Oakden replacement facility a ‘line in the sand’

South Australia’s answer to a replacement for the Oakden mental health facility has received full accreditation.

Health Minister Stephen Wade told press at the site that the Northgate House facility received “very positive feedback” from accreditors.

“This is a real tribute to the leadership and the staff at the Northgate facility, working with families to make sure that we can deliver top quality care to older South Australians,” Wade said.

Dr Duncan McKellar, head of unit with the Older Persons’ Mental Health Service, said the team has worked hard in the past 12 months on a “journey of reform” – one that is ongoing.

“We’re a service that has come a long way but we’re also still a service that is growing and learning and changing,” McKellar said.

He said Northgate House’s achievements mark a line in the sand. “It’s the start of a new way of doing things for us as a state and we look forward to continuing to build into the future the best practice service for this population,” he said.

Currently, 12 people live at Northgate House, all former Oakden residents, and the team is in the process of accepting new admissions for the facility’s four remaining beds.

Speaking at the press event, Michael Coleopy, whose twin sister, Nina, is a resident at Northgate, said he has noticed “incredible” changes in the 12 months she has lived in the facility.

“I’m impressed with the way that [staff] not only show professional care but they also show that loving care that makes such a difference,” Coleopy said. “Because of the environment, because of the care, I think that’s contributed a lot to Nina’s improvements.”

McKellar fielded questions from journalists about the staff who previously worked at Oakden and are now at Northgate, and called on those in attendance to avoid suggesting that staff who transitioned across are all bad nurses.

“We do have staff here who worked at Oakden and we’re very proud of those staff,” he added. “There were some very fine, very caring staff who worked at Oakden … who struggled to provide really good care in a difficult context.”
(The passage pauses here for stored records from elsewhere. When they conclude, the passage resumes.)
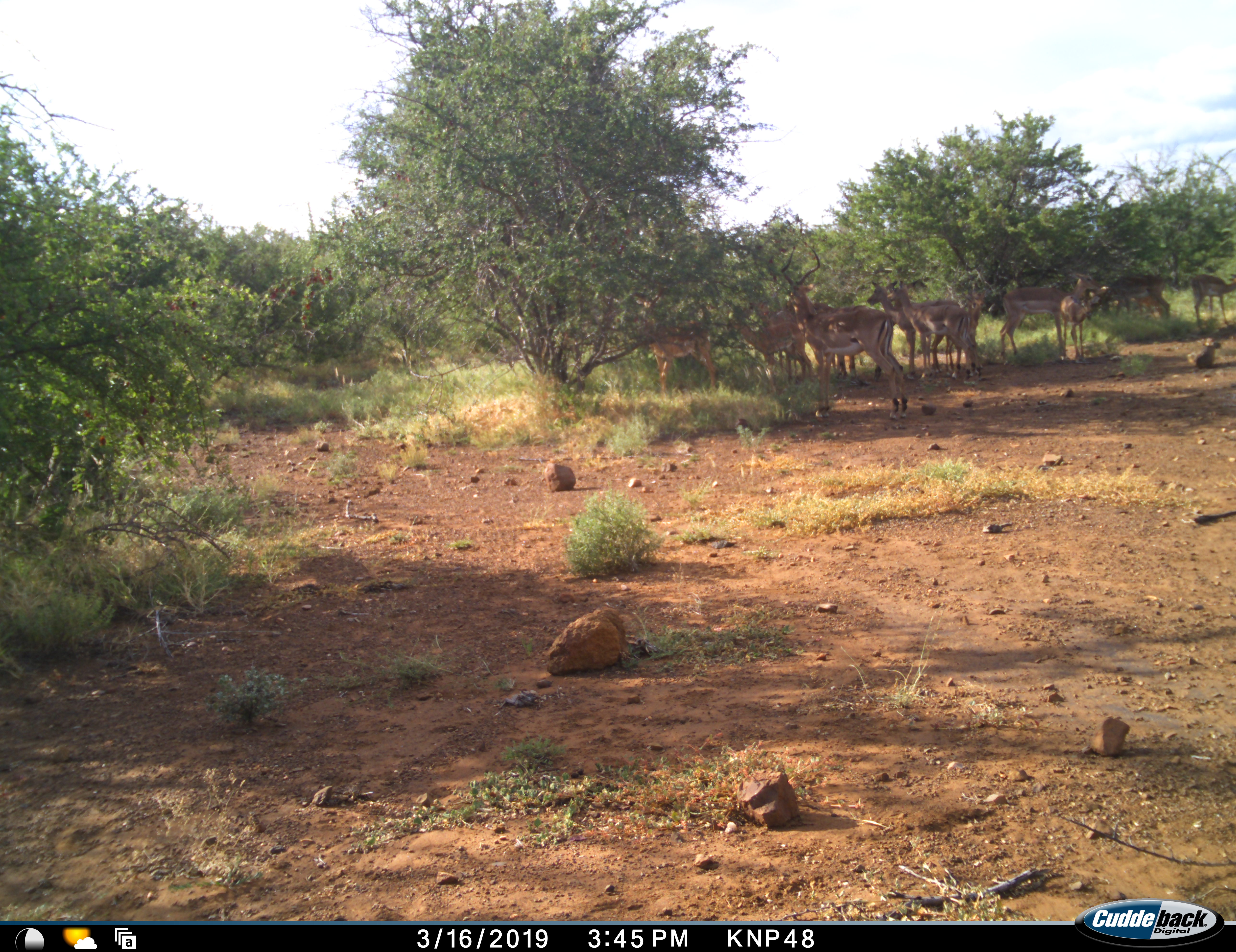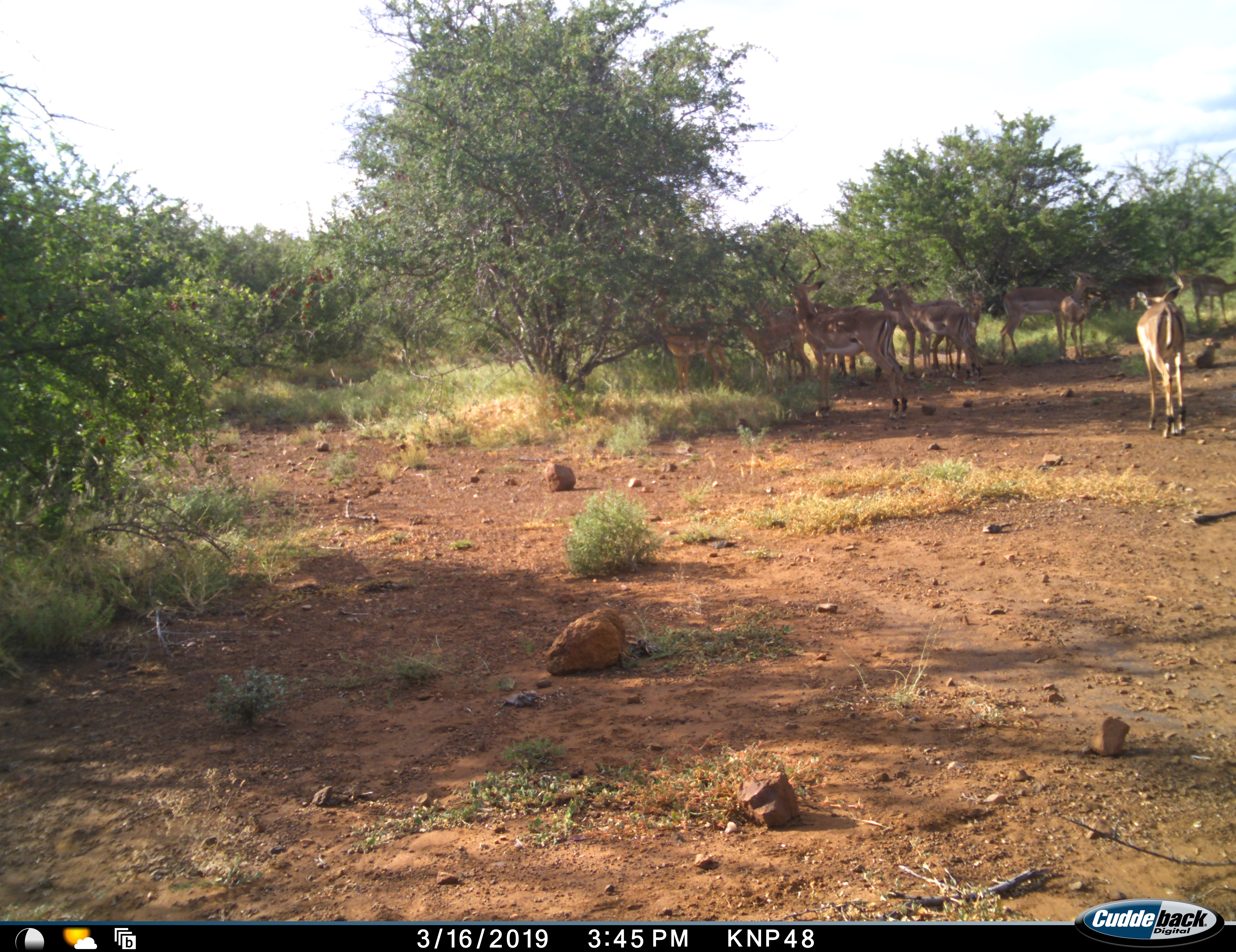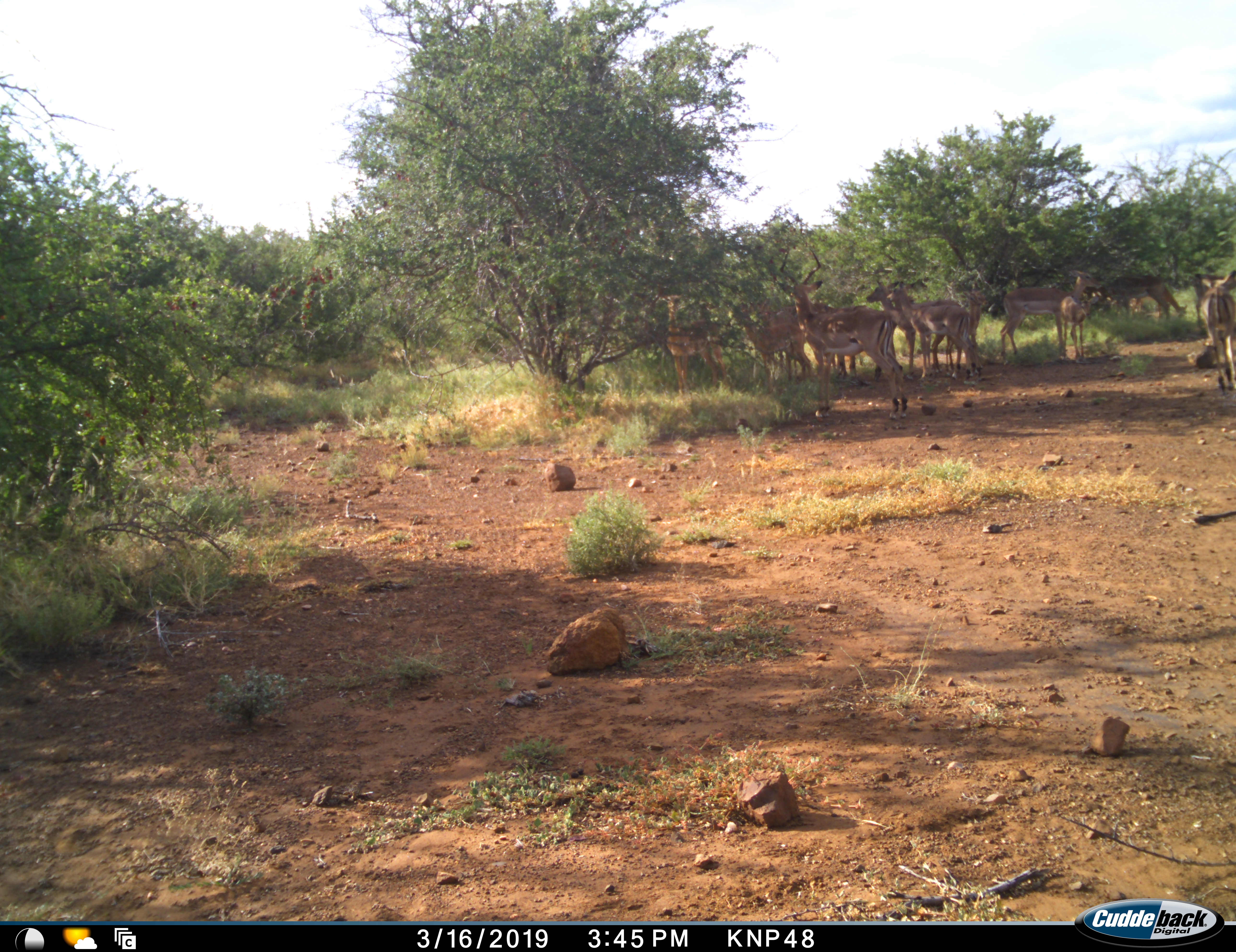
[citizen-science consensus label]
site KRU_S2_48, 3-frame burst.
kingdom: Animalia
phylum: Chordata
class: Mammalia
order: Artiodactyla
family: Bovidae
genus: Aepyceros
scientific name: Aepyceros melampus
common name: impala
Impala (Aepyceros melampus), count 11-50. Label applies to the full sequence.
They were against a number of odds, he explained, not just related to staffing levels but other resources and budget decisions made at executive levels.

Northgate House will take new people into the facility on a case-by-case basis. McKellar said: “Because we’ve only got a limited number of beds, we will be working with our colleagues from across the state to identify who needs that bed the most and who will fit into the services that we provide in the best possible way.”

He also acknowledged the need to expand services in the state. “We’ve a long way to go in South Australia to build capacity services for people with complex needs due to behavioural and psychological signs of dementia and also people living with enduring mental illness.

“There has been a lot of work that’s gone into a model of care planning process that will hopefully be a blueprint for best practice services and increased capacity.”